▸ **WRITTEN EXERCISE**: Duplicate all of the entries below, reproducing every line without any change.

(Collected data entries)
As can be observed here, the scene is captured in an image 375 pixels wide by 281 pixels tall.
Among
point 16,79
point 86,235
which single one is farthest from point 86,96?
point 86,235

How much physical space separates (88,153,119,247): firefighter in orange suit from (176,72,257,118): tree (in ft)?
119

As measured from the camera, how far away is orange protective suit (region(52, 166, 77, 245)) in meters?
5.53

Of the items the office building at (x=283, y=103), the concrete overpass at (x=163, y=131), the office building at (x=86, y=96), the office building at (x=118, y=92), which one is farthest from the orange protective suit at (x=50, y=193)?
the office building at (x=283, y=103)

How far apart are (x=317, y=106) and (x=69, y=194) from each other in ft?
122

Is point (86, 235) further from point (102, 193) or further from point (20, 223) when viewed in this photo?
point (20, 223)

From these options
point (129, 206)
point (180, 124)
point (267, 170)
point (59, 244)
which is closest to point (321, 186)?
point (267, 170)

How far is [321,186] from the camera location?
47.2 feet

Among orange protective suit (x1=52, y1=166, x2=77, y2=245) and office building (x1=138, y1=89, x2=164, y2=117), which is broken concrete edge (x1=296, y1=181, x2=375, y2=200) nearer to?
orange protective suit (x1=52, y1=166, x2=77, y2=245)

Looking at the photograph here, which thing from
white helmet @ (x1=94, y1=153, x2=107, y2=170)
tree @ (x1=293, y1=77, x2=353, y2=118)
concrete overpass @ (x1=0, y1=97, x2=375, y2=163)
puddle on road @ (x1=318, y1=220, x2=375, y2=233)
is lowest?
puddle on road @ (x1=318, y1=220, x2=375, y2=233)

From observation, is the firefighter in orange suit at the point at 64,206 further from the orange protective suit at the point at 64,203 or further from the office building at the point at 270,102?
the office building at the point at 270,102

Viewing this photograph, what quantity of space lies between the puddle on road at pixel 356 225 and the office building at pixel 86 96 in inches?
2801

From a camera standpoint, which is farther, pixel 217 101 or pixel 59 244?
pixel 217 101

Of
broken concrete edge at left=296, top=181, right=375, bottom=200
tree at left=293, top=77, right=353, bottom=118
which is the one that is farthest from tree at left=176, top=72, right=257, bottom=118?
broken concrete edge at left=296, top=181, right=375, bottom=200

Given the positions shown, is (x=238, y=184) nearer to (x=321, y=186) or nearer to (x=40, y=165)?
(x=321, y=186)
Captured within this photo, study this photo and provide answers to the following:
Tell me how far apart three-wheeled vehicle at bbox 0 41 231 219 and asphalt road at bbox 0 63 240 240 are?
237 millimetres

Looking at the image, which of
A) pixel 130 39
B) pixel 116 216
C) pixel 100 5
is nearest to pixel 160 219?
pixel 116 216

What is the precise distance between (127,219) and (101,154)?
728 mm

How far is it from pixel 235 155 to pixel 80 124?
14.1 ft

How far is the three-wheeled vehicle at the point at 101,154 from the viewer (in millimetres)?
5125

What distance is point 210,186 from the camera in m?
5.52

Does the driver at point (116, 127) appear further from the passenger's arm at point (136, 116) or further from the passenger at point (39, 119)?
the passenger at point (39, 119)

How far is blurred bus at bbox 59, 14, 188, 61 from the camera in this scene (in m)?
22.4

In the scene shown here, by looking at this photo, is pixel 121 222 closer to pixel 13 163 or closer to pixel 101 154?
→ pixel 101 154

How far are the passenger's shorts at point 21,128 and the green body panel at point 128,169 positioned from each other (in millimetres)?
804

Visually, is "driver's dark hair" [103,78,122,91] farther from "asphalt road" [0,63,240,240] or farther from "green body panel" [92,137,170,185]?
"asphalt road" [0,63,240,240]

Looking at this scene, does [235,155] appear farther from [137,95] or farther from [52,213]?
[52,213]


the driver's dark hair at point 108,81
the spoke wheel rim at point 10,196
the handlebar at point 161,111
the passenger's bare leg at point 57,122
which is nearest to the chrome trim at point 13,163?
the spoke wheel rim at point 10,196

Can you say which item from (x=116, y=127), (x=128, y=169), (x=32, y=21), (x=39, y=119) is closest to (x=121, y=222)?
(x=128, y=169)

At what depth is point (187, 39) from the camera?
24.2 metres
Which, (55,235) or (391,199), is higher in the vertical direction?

▸ **RIGHT ANSWER**:
As can be observed here, the scene is captured in an image 375 pixels wide by 281 pixels tall.
Among
point 16,79
point 86,235
which single one is farthest from point 86,96?
point 86,235

How much physical space separates (88,153,119,247): firefighter in orange suit from (176,72,257,118): tree (in ft)?
119

As measured from the camera, how far away is orange protective suit (region(52, 166, 77, 245)) in meters?
5.53

Of the items the office building at (x=283, y=103), the concrete overpass at (x=163, y=131), the office building at (x=86, y=96), the office building at (x=118, y=92), which one is farthest from the orange protective suit at (x=50, y=193)?
the office building at (x=283, y=103)

How far apart are (x=317, y=106) and (x=69, y=194) from each other in ft?
122

Is point (86, 235) further from point (102, 193) or further from point (20, 223) when viewed in this photo?
point (20, 223)

From these options
point (129, 206)
point (180, 124)
point (267, 170)
point (59, 244)
which is closest to point (321, 186)?
point (267, 170)

How far is [321,186] from the camera location?
47.2 feet

Among orange protective suit (x1=52, y1=166, x2=77, y2=245) and office building (x1=138, y1=89, x2=164, y2=117), which is broken concrete edge (x1=296, y1=181, x2=375, y2=200) nearer to?
orange protective suit (x1=52, y1=166, x2=77, y2=245)

Looking at the photograph here, which thing from
white helmet @ (x1=94, y1=153, x2=107, y2=170)
tree @ (x1=293, y1=77, x2=353, y2=118)
concrete overpass @ (x1=0, y1=97, x2=375, y2=163)
puddle on road @ (x1=318, y1=220, x2=375, y2=233)
is lowest?
puddle on road @ (x1=318, y1=220, x2=375, y2=233)

From observation, is the firefighter in orange suit at the point at 64,206 further from the orange protective suit at the point at 64,203 or further from the office building at the point at 270,102?
the office building at the point at 270,102

Viewing this photograph, what quantity of space lies between the puddle on road at pixel 356 225 and the office building at pixel 86 96 in inches?
2801

From a camera standpoint, which is farther, pixel 217 101 or pixel 59 244?
pixel 217 101

Of
broken concrete edge at left=296, top=181, right=375, bottom=200
tree at left=293, top=77, right=353, bottom=118
which is the one that is farthest from tree at left=176, top=72, right=257, bottom=118?
broken concrete edge at left=296, top=181, right=375, bottom=200

Given the positions shown, is (x=238, y=184) nearer to (x=321, y=186) or nearer to (x=40, y=165)?
(x=321, y=186)
Captured within this photo, study this photo and provide answers to the following:
Tell me how far apart three-wheeled vehicle at bbox 0 41 231 219 and asphalt road at bbox 0 63 240 240 are?
237 millimetres

Looking at the image, which of
A) pixel 130 39
B) pixel 116 216
C) pixel 100 5
is nearest to pixel 160 219?
pixel 116 216

What is the precise distance between (127,219) and (101,154)?
728 mm

How far is it from pixel 235 155 to pixel 80 124?
14.1 ft

How far is the three-wheeled vehicle at the point at 101,154 from the viewer (in millimetres)?
5125

What distance is point 210,186 from the camera in m?
5.52

Does the driver at point (116, 127) appear further from the passenger's arm at point (136, 116) or further from the passenger at point (39, 119)?
the passenger at point (39, 119)

How far is blurred bus at bbox 59, 14, 188, 61 from the camera in this scene (in m)?
22.4

In the scene shown here, by looking at this photo, is pixel 121 222 closer to pixel 13 163 or closer to pixel 101 154?
→ pixel 101 154

How far are the passenger's shorts at point 21,128 and the green body panel at point 128,169 positioned from each other (in millimetres)?
804

Visually, is "driver's dark hair" [103,78,122,91] farther from "asphalt road" [0,63,240,240] or farther from "green body panel" [92,137,170,185]?
"asphalt road" [0,63,240,240]

Looking at this scene, does [235,155] appear farther from [137,95] or farther from [52,213]?
[52,213]


the driver's dark hair at point 108,81
the spoke wheel rim at point 10,196
the handlebar at point 161,111
the passenger's bare leg at point 57,122
which is nearest to the chrome trim at point 13,163?
the spoke wheel rim at point 10,196

Can you say which item from (x=116, y=127), (x=128, y=169), (x=32, y=21), (x=39, y=119) is closest to (x=121, y=222)?
(x=128, y=169)

At what depth is point (187, 39) from the camera?
24.2 metres
Which, (55,235) or (391,199), is higher in the vertical direction?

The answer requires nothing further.